Some one with a good background in maths should be able to do the maths on "theoretical" boil times based on BTUs, volumes and all that thermal mass and kilojoules stuff. I could of done at one time before I'd drank several tankers full of beer.
 
brehm21 said:
Also, am I reading right that most people doing 5 gallons will start with 6.5 to allow for evaporation?

i just did my first full boil, started out with 5 & 2/3 gallons, and had to add most of the third when i transfered it into the carboy... If you have room, start out with 6 gallons. Just watch it for boil over...
 
the_bird said:
Might shoot a PM to dcarter about this fryer; here's the thread I was referring to.

https://www.homebrewtalk.com/showthread.php?t=18356&highlight=SafTFryer


I read that thread a couple days ago! AAARRG.... Didn't make the connection. When I searched, I searched Saf-T-Fryer. Oh well. This one seems to be okay, although I may try to make some improvements to it.

I already put it together and tested it out.
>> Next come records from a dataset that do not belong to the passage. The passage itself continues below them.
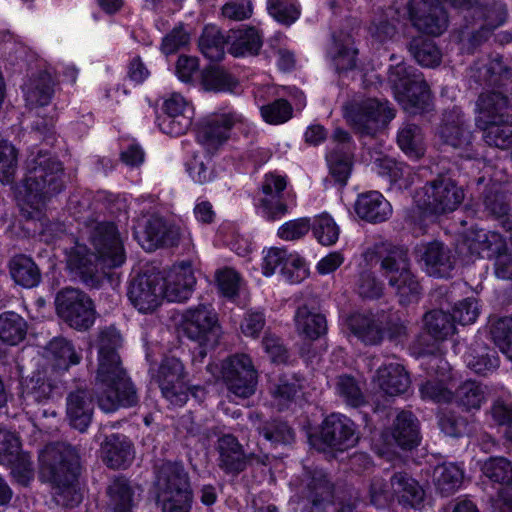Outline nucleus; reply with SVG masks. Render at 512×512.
<instances>
[{
	"label": "nucleus",
	"instance_id": "1",
	"mask_svg": "<svg viewBox=\"0 0 512 512\" xmlns=\"http://www.w3.org/2000/svg\"><path fill=\"white\" fill-rule=\"evenodd\" d=\"M85 234L94 253L88 254L87 247L79 243L66 253L67 267L76 277L86 282L98 266L115 268L125 262L123 239L113 223L93 222L86 227Z\"/></svg>",
	"mask_w": 512,
	"mask_h": 512
},
{
	"label": "nucleus",
	"instance_id": "2",
	"mask_svg": "<svg viewBox=\"0 0 512 512\" xmlns=\"http://www.w3.org/2000/svg\"><path fill=\"white\" fill-rule=\"evenodd\" d=\"M120 340V335L114 328H107L99 334V364L96 377L99 389L98 404L106 413L137 403L135 389L126 378L115 351Z\"/></svg>",
	"mask_w": 512,
	"mask_h": 512
},
{
	"label": "nucleus",
	"instance_id": "3",
	"mask_svg": "<svg viewBox=\"0 0 512 512\" xmlns=\"http://www.w3.org/2000/svg\"><path fill=\"white\" fill-rule=\"evenodd\" d=\"M41 476L53 485V497L57 504L73 507L82 500L77 487L79 457L76 451L66 444L47 445L39 456Z\"/></svg>",
	"mask_w": 512,
	"mask_h": 512
},
{
	"label": "nucleus",
	"instance_id": "4",
	"mask_svg": "<svg viewBox=\"0 0 512 512\" xmlns=\"http://www.w3.org/2000/svg\"><path fill=\"white\" fill-rule=\"evenodd\" d=\"M26 166V178L17 188V200L21 209L32 216L29 207L40 210L46 199L63 188V167L58 160L41 150L30 152Z\"/></svg>",
	"mask_w": 512,
	"mask_h": 512
},
{
	"label": "nucleus",
	"instance_id": "5",
	"mask_svg": "<svg viewBox=\"0 0 512 512\" xmlns=\"http://www.w3.org/2000/svg\"><path fill=\"white\" fill-rule=\"evenodd\" d=\"M388 83L395 99L407 112L415 114L429 107L428 85L412 67L403 62L392 65L388 71Z\"/></svg>",
	"mask_w": 512,
	"mask_h": 512
},
{
	"label": "nucleus",
	"instance_id": "6",
	"mask_svg": "<svg viewBox=\"0 0 512 512\" xmlns=\"http://www.w3.org/2000/svg\"><path fill=\"white\" fill-rule=\"evenodd\" d=\"M157 504L162 512H189L192 493L188 476L177 464L162 465L156 483Z\"/></svg>",
	"mask_w": 512,
	"mask_h": 512
},
{
	"label": "nucleus",
	"instance_id": "7",
	"mask_svg": "<svg viewBox=\"0 0 512 512\" xmlns=\"http://www.w3.org/2000/svg\"><path fill=\"white\" fill-rule=\"evenodd\" d=\"M345 117L361 136H375L395 117L387 101L368 98L346 107Z\"/></svg>",
	"mask_w": 512,
	"mask_h": 512
},
{
	"label": "nucleus",
	"instance_id": "8",
	"mask_svg": "<svg viewBox=\"0 0 512 512\" xmlns=\"http://www.w3.org/2000/svg\"><path fill=\"white\" fill-rule=\"evenodd\" d=\"M140 245L148 251L159 246H175L182 244L186 248L192 246L191 233L183 223L167 222L159 217H151L142 231L136 232Z\"/></svg>",
	"mask_w": 512,
	"mask_h": 512
},
{
	"label": "nucleus",
	"instance_id": "9",
	"mask_svg": "<svg viewBox=\"0 0 512 512\" xmlns=\"http://www.w3.org/2000/svg\"><path fill=\"white\" fill-rule=\"evenodd\" d=\"M381 266L401 304H408L417 299L419 283L410 271L407 253L404 250H393L383 259Z\"/></svg>",
	"mask_w": 512,
	"mask_h": 512
},
{
	"label": "nucleus",
	"instance_id": "10",
	"mask_svg": "<svg viewBox=\"0 0 512 512\" xmlns=\"http://www.w3.org/2000/svg\"><path fill=\"white\" fill-rule=\"evenodd\" d=\"M55 305L57 314L75 329H88L94 322L95 311L92 300L78 289L65 288L59 291Z\"/></svg>",
	"mask_w": 512,
	"mask_h": 512
},
{
	"label": "nucleus",
	"instance_id": "11",
	"mask_svg": "<svg viewBox=\"0 0 512 512\" xmlns=\"http://www.w3.org/2000/svg\"><path fill=\"white\" fill-rule=\"evenodd\" d=\"M186 372L183 363L175 357L162 360L152 378L158 384L162 396L173 406L181 407L188 400Z\"/></svg>",
	"mask_w": 512,
	"mask_h": 512
},
{
	"label": "nucleus",
	"instance_id": "12",
	"mask_svg": "<svg viewBox=\"0 0 512 512\" xmlns=\"http://www.w3.org/2000/svg\"><path fill=\"white\" fill-rule=\"evenodd\" d=\"M222 379L236 398H248L256 390L257 373L250 357L244 354L234 355L223 363Z\"/></svg>",
	"mask_w": 512,
	"mask_h": 512
},
{
	"label": "nucleus",
	"instance_id": "13",
	"mask_svg": "<svg viewBox=\"0 0 512 512\" xmlns=\"http://www.w3.org/2000/svg\"><path fill=\"white\" fill-rule=\"evenodd\" d=\"M286 177L276 172L267 173L256 196L257 213L267 220H276L288 212L285 204Z\"/></svg>",
	"mask_w": 512,
	"mask_h": 512
},
{
	"label": "nucleus",
	"instance_id": "14",
	"mask_svg": "<svg viewBox=\"0 0 512 512\" xmlns=\"http://www.w3.org/2000/svg\"><path fill=\"white\" fill-rule=\"evenodd\" d=\"M232 128L249 132L252 124L244 115L236 111L214 114L203 123L198 132V140L207 148H216L228 139Z\"/></svg>",
	"mask_w": 512,
	"mask_h": 512
},
{
	"label": "nucleus",
	"instance_id": "15",
	"mask_svg": "<svg viewBox=\"0 0 512 512\" xmlns=\"http://www.w3.org/2000/svg\"><path fill=\"white\" fill-rule=\"evenodd\" d=\"M185 334L201 346L212 347L217 344L220 328L213 310L206 305L188 309L182 322Z\"/></svg>",
	"mask_w": 512,
	"mask_h": 512
},
{
	"label": "nucleus",
	"instance_id": "16",
	"mask_svg": "<svg viewBox=\"0 0 512 512\" xmlns=\"http://www.w3.org/2000/svg\"><path fill=\"white\" fill-rule=\"evenodd\" d=\"M464 194L450 179H440L427 184L417 202L435 214L454 211L462 202Z\"/></svg>",
	"mask_w": 512,
	"mask_h": 512
},
{
	"label": "nucleus",
	"instance_id": "17",
	"mask_svg": "<svg viewBox=\"0 0 512 512\" xmlns=\"http://www.w3.org/2000/svg\"><path fill=\"white\" fill-rule=\"evenodd\" d=\"M162 110L165 114L160 119V130L171 136H180L188 131L194 118V106L180 93H170L164 98Z\"/></svg>",
	"mask_w": 512,
	"mask_h": 512
},
{
	"label": "nucleus",
	"instance_id": "18",
	"mask_svg": "<svg viewBox=\"0 0 512 512\" xmlns=\"http://www.w3.org/2000/svg\"><path fill=\"white\" fill-rule=\"evenodd\" d=\"M128 298L140 313L156 310L164 298L161 275L143 274L133 279L129 286Z\"/></svg>",
	"mask_w": 512,
	"mask_h": 512
},
{
	"label": "nucleus",
	"instance_id": "19",
	"mask_svg": "<svg viewBox=\"0 0 512 512\" xmlns=\"http://www.w3.org/2000/svg\"><path fill=\"white\" fill-rule=\"evenodd\" d=\"M504 248L505 242L499 233L475 227L465 232L457 245V251L462 257L493 258Z\"/></svg>",
	"mask_w": 512,
	"mask_h": 512
},
{
	"label": "nucleus",
	"instance_id": "20",
	"mask_svg": "<svg viewBox=\"0 0 512 512\" xmlns=\"http://www.w3.org/2000/svg\"><path fill=\"white\" fill-rule=\"evenodd\" d=\"M408 14L413 25L424 33L440 35L447 28V17L439 0H410Z\"/></svg>",
	"mask_w": 512,
	"mask_h": 512
},
{
	"label": "nucleus",
	"instance_id": "21",
	"mask_svg": "<svg viewBox=\"0 0 512 512\" xmlns=\"http://www.w3.org/2000/svg\"><path fill=\"white\" fill-rule=\"evenodd\" d=\"M0 463L10 466L13 475L23 484L32 477L30 458L21 451L19 438L3 429H0Z\"/></svg>",
	"mask_w": 512,
	"mask_h": 512
},
{
	"label": "nucleus",
	"instance_id": "22",
	"mask_svg": "<svg viewBox=\"0 0 512 512\" xmlns=\"http://www.w3.org/2000/svg\"><path fill=\"white\" fill-rule=\"evenodd\" d=\"M164 297L170 302L187 300L195 285L196 279L191 264L180 263L161 276Z\"/></svg>",
	"mask_w": 512,
	"mask_h": 512
},
{
	"label": "nucleus",
	"instance_id": "23",
	"mask_svg": "<svg viewBox=\"0 0 512 512\" xmlns=\"http://www.w3.org/2000/svg\"><path fill=\"white\" fill-rule=\"evenodd\" d=\"M473 15H477L481 20L479 30L476 33L464 32L461 38L463 48L470 50L486 40L492 30L499 27L505 22L506 9L502 3L496 2L492 7L485 11L481 8H475Z\"/></svg>",
	"mask_w": 512,
	"mask_h": 512
},
{
	"label": "nucleus",
	"instance_id": "24",
	"mask_svg": "<svg viewBox=\"0 0 512 512\" xmlns=\"http://www.w3.org/2000/svg\"><path fill=\"white\" fill-rule=\"evenodd\" d=\"M220 467L228 473H238L246 467V464L252 459L265 464L268 456L266 454L256 455L251 453L246 456L238 443L237 439L230 435H224L218 441Z\"/></svg>",
	"mask_w": 512,
	"mask_h": 512
},
{
	"label": "nucleus",
	"instance_id": "25",
	"mask_svg": "<svg viewBox=\"0 0 512 512\" xmlns=\"http://www.w3.org/2000/svg\"><path fill=\"white\" fill-rule=\"evenodd\" d=\"M321 438L330 447L345 450L357 442L353 422L342 415H331L324 421Z\"/></svg>",
	"mask_w": 512,
	"mask_h": 512
},
{
	"label": "nucleus",
	"instance_id": "26",
	"mask_svg": "<svg viewBox=\"0 0 512 512\" xmlns=\"http://www.w3.org/2000/svg\"><path fill=\"white\" fill-rule=\"evenodd\" d=\"M438 134L454 148H466L471 142V132L461 110L454 107L443 114Z\"/></svg>",
	"mask_w": 512,
	"mask_h": 512
},
{
	"label": "nucleus",
	"instance_id": "27",
	"mask_svg": "<svg viewBox=\"0 0 512 512\" xmlns=\"http://www.w3.org/2000/svg\"><path fill=\"white\" fill-rule=\"evenodd\" d=\"M93 411V398L88 390L77 389L68 394L66 415L73 428L80 432L86 431L91 423Z\"/></svg>",
	"mask_w": 512,
	"mask_h": 512
},
{
	"label": "nucleus",
	"instance_id": "28",
	"mask_svg": "<svg viewBox=\"0 0 512 512\" xmlns=\"http://www.w3.org/2000/svg\"><path fill=\"white\" fill-rule=\"evenodd\" d=\"M373 382L381 392L388 396H398L405 393L410 385L408 374L398 363L381 365L373 378Z\"/></svg>",
	"mask_w": 512,
	"mask_h": 512
},
{
	"label": "nucleus",
	"instance_id": "29",
	"mask_svg": "<svg viewBox=\"0 0 512 512\" xmlns=\"http://www.w3.org/2000/svg\"><path fill=\"white\" fill-rule=\"evenodd\" d=\"M55 81L49 72L32 75L23 85L26 105L30 109L44 107L51 102L54 95Z\"/></svg>",
	"mask_w": 512,
	"mask_h": 512
},
{
	"label": "nucleus",
	"instance_id": "30",
	"mask_svg": "<svg viewBox=\"0 0 512 512\" xmlns=\"http://www.w3.org/2000/svg\"><path fill=\"white\" fill-rule=\"evenodd\" d=\"M393 496L403 506L419 508L425 500V490L419 482L405 472L395 473L390 480Z\"/></svg>",
	"mask_w": 512,
	"mask_h": 512
},
{
	"label": "nucleus",
	"instance_id": "31",
	"mask_svg": "<svg viewBox=\"0 0 512 512\" xmlns=\"http://www.w3.org/2000/svg\"><path fill=\"white\" fill-rule=\"evenodd\" d=\"M476 125L508 117L509 100L501 91L483 92L477 101Z\"/></svg>",
	"mask_w": 512,
	"mask_h": 512
},
{
	"label": "nucleus",
	"instance_id": "32",
	"mask_svg": "<svg viewBox=\"0 0 512 512\" xmlns=\"http://www.w3.org/2000/svg\"><path fill=\"white\" fill-rule=\"evenodd\" d=\"M426 272L431 276L446 277L453 268L449 251L439 242L421 245L417 250Z\"/></svg>",
	"mask_w": 512,
	"mask_h": 512
},
{
	"label": "nucleus",
	"instance_id": "33",
	"mask_svg": "<svg viewBox=\"0 0 512 512\" xmlns=\"http://www.w3.org/2000/svg\"><path fill=\"white\" fill-rule=\"evenodd\" d=\"M356 214L366 221L377 223L387 220L391 213L390 203L377 191L362 193L355 202Z\"/></svg>",
	"mask_w": 512,
	"mask_h": 512
},
{
	"label": "nucleus",
	"instance_id": "34",
	"mask_svg": "<svg viewBox=\"0 0 512 512\" xmlns=\"http://www.w3.org/2000/svg\"><path fill=\"white\" fill-rule=\"evenodd\" d=\"M104 462L111 468H125L133 459V450L130 441L120 435L107 437L102 446Z\"/></svg>",
	"mask_w": 512,
	"mask_h": 512
},
{
	"label": "nucleus",
	"instance_id": "35",
	"mask_svg": "<svg viewBox=\"0 0 512 512\" xmlns=\"http://www.w3.org/2000/svg\"><path fill=\"white\" fill-rule=\"evenodd\" d=\"M294 323L297 333L310 340H315L326 333L327 324L325 317L307 306L297 309L294 316Z\"/></svg>",
	"mask_w": 512,
	"mask_h": 512
},
{
	"label": "nucleus",
	"instance_id": "36",
	"mask_svg": "<svg viewBox=\"0 0 512 512\" xmlns=\"http://www.w3.org/2000/svg\"><path fill=\"white\" fill-rule=\"evenodd\" d=\"M9 272L14 282L24 288H33L41 282V272L31 257L14 256L9 262Z\"/></svg>",
	"mask_w": 512,
	"mask_h": 512
},
{
	"label": "nucleus",
	"instance_id": "37",
	"mask_svg": "<svg viewBox=\"0 0 512 512\" xmlns=\"http://www.w3.org/2000/svg\"><path fill=\"white\" fill-rule=\"evenodd\" d=\"M350 331L365 344H378L383 332L373 314L355 313L347 319Z\"/></svg>",
	"mask_w": 512,
	"mask_h": 512
},
{
	"label": "nucleus",
	"instance_id": "38",
	"mask_svg": "<svg viewBox=\"0 0 512 512\" xmlns=\"http://www.w3.org/2000/svg\"><path fill=\"white\" fill-rule=\"evenodd\" d=\"M228 51L234 56L254 54L261 47V38L254 28L231 30L226 37Z\"/></svg>",
	"mask_w": 512,
	"mask_h": 512
},
{
	"label": "nucleus",
	"instance_id": "39",
	"mask_svg": "<svg viewBox=\"0 0 512 512\" xmlns=\"http://www.w3.org/2000/svg\"><path fill=\"white\" fill-rule=\"evenodd\" d=\"M45 355L53 367L58 370H67L71 365L80 361V356L72 344L64 338H54L46 347Z\"/></svg>",
	"mask_w": 512,
	"mask_h": 512
},
{
	"label": "nucleus",
	"instance_id": "40",
	"mask_svg": "<svg viewBox=\"0 0 512 512\" xmlns=\"http://www.w3.org/2000/svg\"><path fill=\"white\" fill-rule=\"evenodd\" d=\"M463 477V470L458 465L444 463L434 469L433 483L441 495L449 496L460 488Z\"/></svg>",
	"mask_w": 512,
	"mask_h": 512
},
{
In about 35 minutes I took 6 gallons of tap water from 57° to 182°. I quit there because it was getting very windy and about 39° outside. I didn't feel like wasting the propane to get to boil since I wasn't going to brew. If I worked in the barn, out of the wind, I shouldn't have a problem.
My chiller took it from around 180 down to 78° in about 22 minutes. Not too shabby, but could be a future improvement done there.

I have one concern. I've never used aluminum before, and I haven't bought in to the whole "aluminum=certain death cancerous leprousy" school of thought. However, when I was done I noticed there was a brownish tinge to the bottom of the kettle. What is that? It was there before I put in the chiller, so it's not the galvanic corrosion monster. Could it be iron from my tap water?

Thanks for all the replies! :mug:
 
The aluminum turns brown due to the development of an oxide coating on the surface. This coating keeps your wort from reacting with the aluminum, so DO NOT go scrubbing it off. It is, in fact recommended to do a boil of water in an aluminum pot prior to using it for brewing in order to develop that oxide layer.